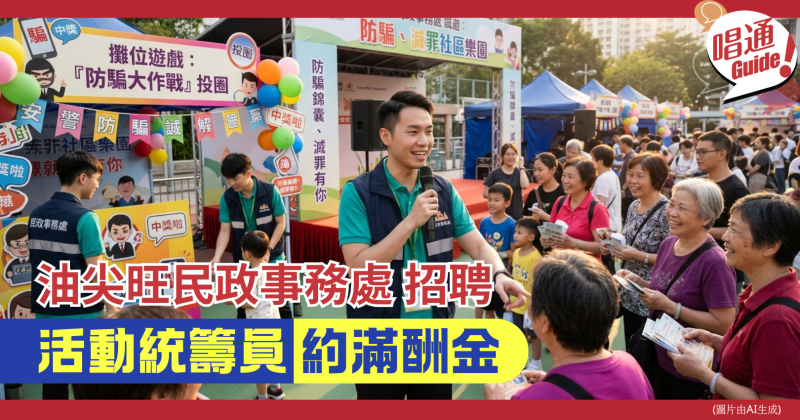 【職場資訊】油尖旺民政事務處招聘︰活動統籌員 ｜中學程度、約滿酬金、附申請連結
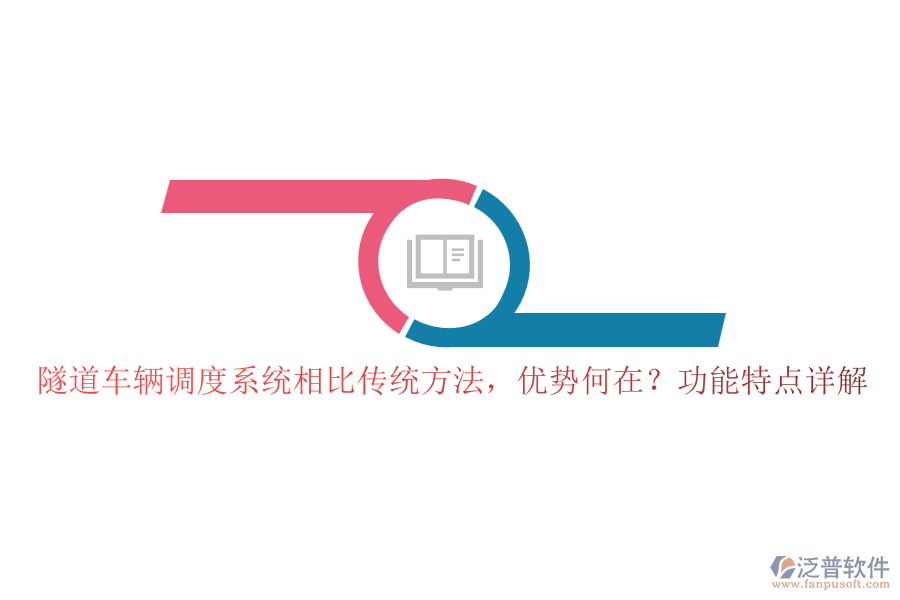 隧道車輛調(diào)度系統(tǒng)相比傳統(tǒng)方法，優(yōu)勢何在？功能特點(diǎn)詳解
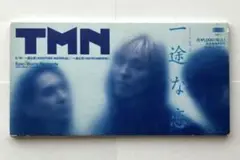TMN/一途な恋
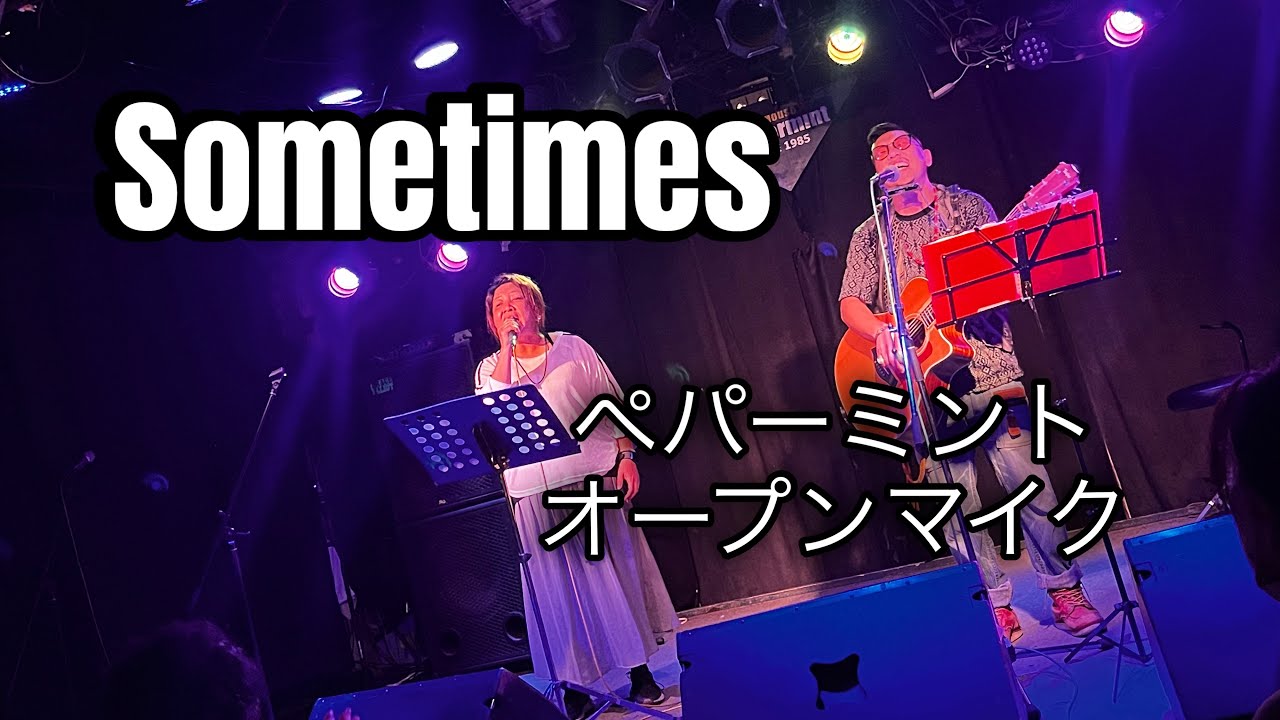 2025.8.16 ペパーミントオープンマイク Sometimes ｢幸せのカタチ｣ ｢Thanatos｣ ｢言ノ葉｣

::::::

#### [REQUIRED WORK]
Retype the material in full, exactly as written, and exclude the pictures.

#### [EXERCISE SOLUTION]
 【職場資訊】油尖旺民政事務處招聘︰活動統籌員 ｜中學程度、約滿酬金、附申請連結
 隧道車輛調(diào)度系統(tǒng)相比傳統(tǒng)方法，優(yōu)勢何在？功能特點(diǎn)詳解
TMN/一途な恋
 2025.8.16 ペパーミントオープンマイク Sometimes ｢幸せのカタチ｣ ｢Thanatos｣ ｢言ノ葉｣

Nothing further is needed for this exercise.